■ **PASSAGE FOR REVIEW**:
────────────────────────────────────────

Featured Image Caption: Parasitic mistletoe sucks water and nutrients from cacti in the Atacama Desert. Image Source: Scott Zona via Flickr, CC BY-NC 2.0

Parasitic Plants Can Have Cascading Effects on Ecosystems

Parasitic plants are a bit like vampires; they suck the sap out of other plants. Parasitic plants take some or all of the water and nutrients that they need to survive directly from other plants by attaching to their roots or stems. Because of their unusual lifestyle, these plants’ impacts on their community of neighboring plants and animals can be complicated and surprising.

Parasitic plants have negative effects on their host plants, but these negative effects on host plant health can have consequences of their own. For example, mistletoes that parasitize pine trees can make the trees’ needles less nutritious for herbivores like beetles and caterpillars. As a result, parasitic mistletoe can lead to declines in the numbers of these herbivores.

Previous research findings like these led a team of researchers in Chile to ask an interesting question: Do parasitic plants benefit from the cascading effects they have on their communities of neighboring plants and animals?

Solving a Prickly Puzzle in the Desert

The researchers pursued an answer to this question by conducting an experiment in a community of parasitic mistletoe, cacti, beetles, and other arthropods in the Atacama Desert in Chile. In this ecosystem, parasitic mistletoe attaches to cacti, which are then weakened and more easily attacked by stem-borer beetles. The beetles carve brood chambers, or holes in the cactus where the beetles leave their eggs. They make more of these chambers in cacti that are parasitized than in cacti without mistletoe. Then, a mix of other arthropods including bees, spiders, and ants move into the brood chambers, which are more abundant in parasitized cacti.

────────────────────────────────────────

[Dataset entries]
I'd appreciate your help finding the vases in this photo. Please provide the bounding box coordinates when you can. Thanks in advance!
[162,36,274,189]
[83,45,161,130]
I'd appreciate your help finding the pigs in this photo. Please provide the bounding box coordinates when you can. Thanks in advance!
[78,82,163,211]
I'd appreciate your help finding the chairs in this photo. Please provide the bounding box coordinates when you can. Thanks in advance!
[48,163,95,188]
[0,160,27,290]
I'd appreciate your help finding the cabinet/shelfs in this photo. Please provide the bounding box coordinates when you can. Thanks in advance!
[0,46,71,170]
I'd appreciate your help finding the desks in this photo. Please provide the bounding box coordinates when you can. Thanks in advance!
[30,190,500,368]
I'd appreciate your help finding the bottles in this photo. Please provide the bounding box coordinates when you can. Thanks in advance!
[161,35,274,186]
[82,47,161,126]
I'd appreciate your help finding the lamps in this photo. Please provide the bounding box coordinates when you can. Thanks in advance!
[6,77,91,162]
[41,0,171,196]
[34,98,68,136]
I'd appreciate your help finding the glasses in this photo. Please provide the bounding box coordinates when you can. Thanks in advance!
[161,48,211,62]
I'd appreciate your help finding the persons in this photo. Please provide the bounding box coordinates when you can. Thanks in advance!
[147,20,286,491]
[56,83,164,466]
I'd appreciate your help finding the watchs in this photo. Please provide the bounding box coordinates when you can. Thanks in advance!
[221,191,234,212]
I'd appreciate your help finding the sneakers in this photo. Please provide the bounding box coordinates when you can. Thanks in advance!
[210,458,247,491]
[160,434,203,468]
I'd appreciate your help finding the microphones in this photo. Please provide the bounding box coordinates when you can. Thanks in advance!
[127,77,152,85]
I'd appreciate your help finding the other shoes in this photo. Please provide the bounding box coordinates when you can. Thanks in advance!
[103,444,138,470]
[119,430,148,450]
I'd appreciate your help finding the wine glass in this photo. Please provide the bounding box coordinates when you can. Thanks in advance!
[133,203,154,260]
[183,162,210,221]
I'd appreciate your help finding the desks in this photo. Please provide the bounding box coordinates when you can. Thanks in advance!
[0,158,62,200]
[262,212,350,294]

────────────────────────────────────────

■ **STUDY QUESTIONS**:
a) Answer these questions about the article on parasitic plants:
(i) What do mistletoes that parasitize pine trees do to the trees' needles?
(ii) Where did the researchers conduct their experiment?
(iii) What are brood chambers?
b) Can you continue the article on parasitic plants beyond its final sentence?
The records have no connection to the article on parasitic plants.

■ **ANSWERS FOR THE EXERCISE**:
a)
(i) They make the needles less nutritious for herbivores like beetles and caterpillars.
(ii) In the Atacama Desert in Chile.
(iii) Holes in the cactus where the beetles leave their eggs.

b)
Mistletoe parasitism increases the number of brood chambers in a cactus, but researchers wanted to assess how the related increase in arthropods helps or harms the mistletoe. First, they found 40 cacti which were being parasitized by mistletoe. They specifically chose cacti which were 25-35% covered by parasites. Then, using modeling clay, they closed up either 0%, 40%, or 80% of the brood chambers made by beetles in each cactus. This allowed them to watch the consequences of a range of brood chamber amounts. They also left modeling clay nearby some open brood chambers as an experimental control; this allowed them to rule out any effects of the clay itself on arthropods. Then, they trapped arthropods using cups of salty, soapy water attached to the cacti. The researchers checked their traps every two weeks for almost a year and identified all of the arthropods they caught. To measure the level of reproductive success of the parasites, the researchers counted the mistletoe fruits.

The researchers used a mathematical approach called structural equation modeling to estimate the effects of different types of arthropods on the parasitic mistletoe’s reproductive success. They broke arthropods down into groups: omnivores (mainly nectar-robbing ants), predators (mainly spiders), nectarivores (mainly bees), and herbivores (mainly stem-borer beetles).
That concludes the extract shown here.